Lexical entries and language dependent data in source lexicons will require additional mapping processes. Once the mapping between the two models is defined, rewriting the original entries is not difficult and conversion rules can be easily applied. The biggest problem here is the difficulty to get relevant PAROLE data. Whether the data are in XML files or in a data base, the fact is that gathering data for a particular lexical entry is quite a complex task. In PAROLE, a lexical entry is split into different elements across different layers which makes this task rather complex. Our strategy was to follow PAROLE layered structure; thus, for each layer we generated the relevant triples.

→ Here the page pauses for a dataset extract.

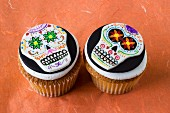 Two Halloween cupcakes decorated with skulls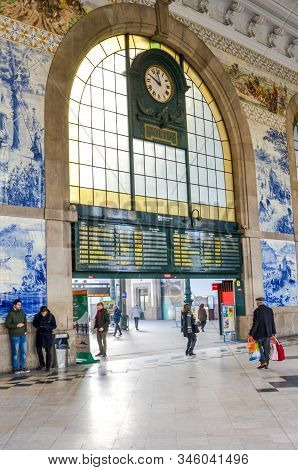 Porto, Portugal - Jan 10, 2020: Interior Of Sao Bento Railway Station With Typical Azulejo Tiles. Ty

Using source IDs (and IDREFs) to create the target URIs allows for such a strategy and guarantees consistency of data. The migration of subcategorization frames deserves special attention: in the PAROLE model, syntactic frames are defined locally in each language lexicon. This means that the conversion to the lemon model needs to be addressed for each particular lexicon and its difficulty depends on the nature of the source data.11 ¹¹

Notice that PAROLE model allowed for both coarse-grained and fine-grained descriptions.

In any case, for each input frame we need to find the corresponding LexInfo frame. Whenever this matching is not possible we need to place the input frame in the LexInfo ontology.12 ¹²

Our lexicons include lots of pronominal and sentential frames (used to distinguish between indicative and subjunctive complements) that were not listed in the LexInfo ontology.

In our case, moving to LexInfo frames allowed us to improve certain aspects such as bounded prepositions and, more important, to get a better organization of the frame system which is eventually organized as an ontology.13 ¹³

Note for instance that getting all transitive verbs in the original PAROLE lexicons meant searching for each and every transitive frame.

In any case, conversion tasks can benefit from already defined conversion templates which can be reused when mapping lexical entries from different languages and sources. Figure 4 shows part of the XSL template used to map PAROLE features to LexInfo ontology.

3 Some benefits: Syntax/semantic linking

The Lemon model simplifies the original PAROLE/SIMPLE model in a good number of aspects. This is partly due to the use of RDF which allows for a more compact and efficient representation. The case of syntax/semantic mappings is particularly interesting. The original PAROLE/SIMPLE data include a complex machinery to define syntactic subcategorization frames and semantic argument structures. In the former case, we have to deal with a large set of related elements: SynU, Description, Construction, Self , InstantiatedPositionC, PositionC, SyntagmaNT, etc. The relation among these elements is established by means of the parent/child relation mechanism or ID/IDREF pointing mechanism as exemplified in Fig. 5.

Fig. 4.

Mapping features.

Fig. 5.

Subcategorization information.

Similarly, argument structure representation is also complex and, again, we find a good number of elements involved: PredicativeRepresentation, Predicate, Argument, InfArg, SemanticRole, etc.

Syntax semantic linking in the PAROLE/SIMPLE model is even more complex and, in most cases, useless. Syntactic frame descriptions and semantic predicate descriptions are completely separated. The former involve syntactic arguments whereas the latter involve semantic arguments with no relation at all between them. Syntax/semantic relations are expressed by means of additional elements: the Correspondence element and its ‘descendants’. Correspondence are global elements that point to SimpleCorrespArgPos elements which are the eventual holders of the syn/sem argument linking. Since SimpleCorrespArgPos elements are global, the linking is defined not in terms of arguments IDs but in terms of the position they occupy in the syntactic frame and the semantic predicate. Note in addition (see Fig. 6) that neither the syntactic frame nor the predicate involved are at hand.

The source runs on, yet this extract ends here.